» **SOURCE EXCERPT**
╭──
Although corporations are fictitious persons, the acts and interests, rights and liabilities, attributed to them by the law are those of real or natural persons, for otherwise the law of corporations would be destitute of any relation to actual fact and of any serious purpose. Every corporation, therefore, involves in the first place some real person or persons whose interests are fictitiously attributed to it, and in the second place some real person or persons whose acts are fictitiously imputed to it. A corporation, having neither soul nor body, cannot act save through the agency of some representative in the world of real men. For the same reason it can have no interests, and therefore no rights, save those which are attributed to it as a trustee for or otherwise on behalf of actual human beings.[[290]] Whatever a company is reputed to do in law is done in fact by the directors or the shareholders as its agents and representatives. Whatever interests, rights, or property it possesses in law are in fact those of its shareholders, and are held by it for their benefit. Every legal person, therefore, has corresponding to it in the world of natural persons certain agents or representatives by whom it acts, and certain beneficiaries on whose behalf it exists and fulfils its functions. Its representatives may or may not be different persons from its beneficiaries, for these two capacities may or may not be united in the same individuals. The shareholders of a company are not merely the persons for whose benefit it exists; they are also those by whom it acts. In the case of a corporation established for charitable purposes it is otherwise, for the beneficiaries may have no share whatever in the management of its affairs.
The representatives and beneficiaries of a corporation must not be confounded with its members. These last are, as we have seen, the individuals who form the group or series personified by the law, and who so constitute the corpus or body of the fictitious person thus created. Membership of a corporation does not in itself affect in any way the rights or liabilities of the members, for it is nothing more than a matter of form. A man’s privileges and responsibilities in respect of a corporation depend on whether he is one of its representatives or beneficiaries, not on whether he is formally accounted by the law as one of its members. Municipal corporations are constituted by the incorporation of the inhabitants of boroughs; but if by statute it were declared that they should consist for the future of the mayor, aldermen, and councillors, the change would not affect the rights, powers, or liabilities of any human being.
The extent to which the three classes of persons with whom a corporation is concerned, namely its members, its representatives, and its beneficiaries, are coincident and comprise the same persons, is a matter to be determined as the law thinks fit in the particular case. The members of a corporation may or may not be those by whom it acts, and they may or may not be those on whose behalf it exists.
It is worth notice that some or all of the members of a corporation may be corporations themselves. There is nothing to prevent the shares of a company from being held by other companies. In this case the fiction of incorporation is duplicated, and the law creates a fictitious person by the personification of a group of persons who themselves possess a merely legal and artificial personality.
§ 110 The Acts and Liabilities of a Corporation.
When a natural person acts by an agent, the authority of the agent is conferred, and its limits are determined, by the will and consent of the principal. In general only those acts of the agent are imputed by the law to the principal, which are within the limits of the agent’s authority as thus created and circumscribed. But in the case of a corporation it is necessarily otherwise. A legal person is as incapable of conferring authority upon an agent to act on its behalf, as of doing the act in propria persona. The authority of the agents and representatives of a corporation is therefore conferred, limited, and determined, not by the consent of the principal, but by the law itself. It is the law that determines who shall act for a corporation, and within what limits his activity must be confined. Any act which lies beyond these legally appointed limits will not be imputed to the corporation, even though done in its name and on its behalf. It is said to be ultra vires of the corporation, and as a corporate act it is null and void.
╰──
» **EXERCISE PROMPT**
Return everything from "The extent to" down to "and artificial personality." in the passage on corporations above, copied word for word.

» **RECORDED INFORMATION**
╭──
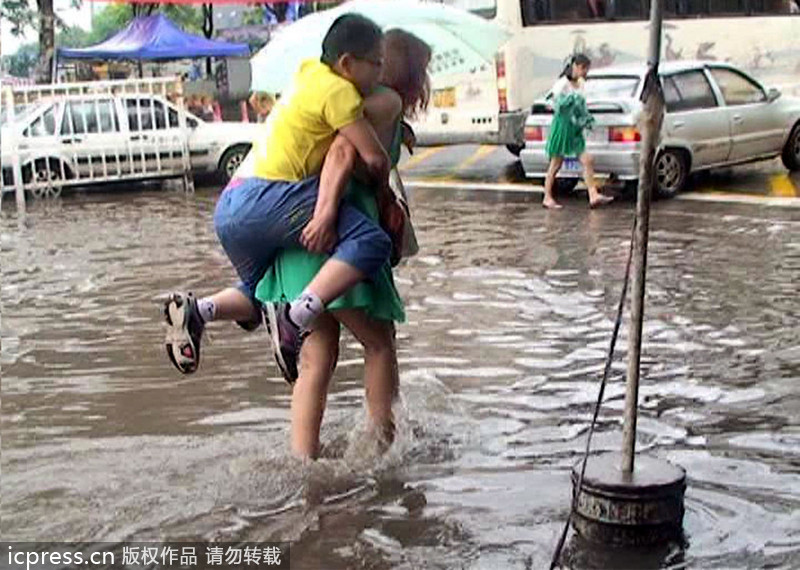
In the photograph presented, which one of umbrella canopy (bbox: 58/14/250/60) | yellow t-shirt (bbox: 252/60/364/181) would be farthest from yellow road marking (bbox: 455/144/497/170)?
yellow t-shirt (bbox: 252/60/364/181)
╰──
» **THE COMPLETED TASK**
The extent to which the three classes of persons with whom a corporation is concerned, namely its members, its representatives, and its beneficiaries, are coincident and comprise the same persons, is a matter to be determined as the law thinks fit in the particular case. The members of a corporation may or may not be those by whom it acts, and they may or may not be those on whose behalf it exists.
It is worth notice that some or all of the members of a corporation may be corporations themselves. There is nothing to prevent the shares of a company from being held by other companies. In this case the fiction of incorporation is duplicated, and the law creates a fictitious person by the personification of a group of persons who themselves possess a merely legal and artificial personality.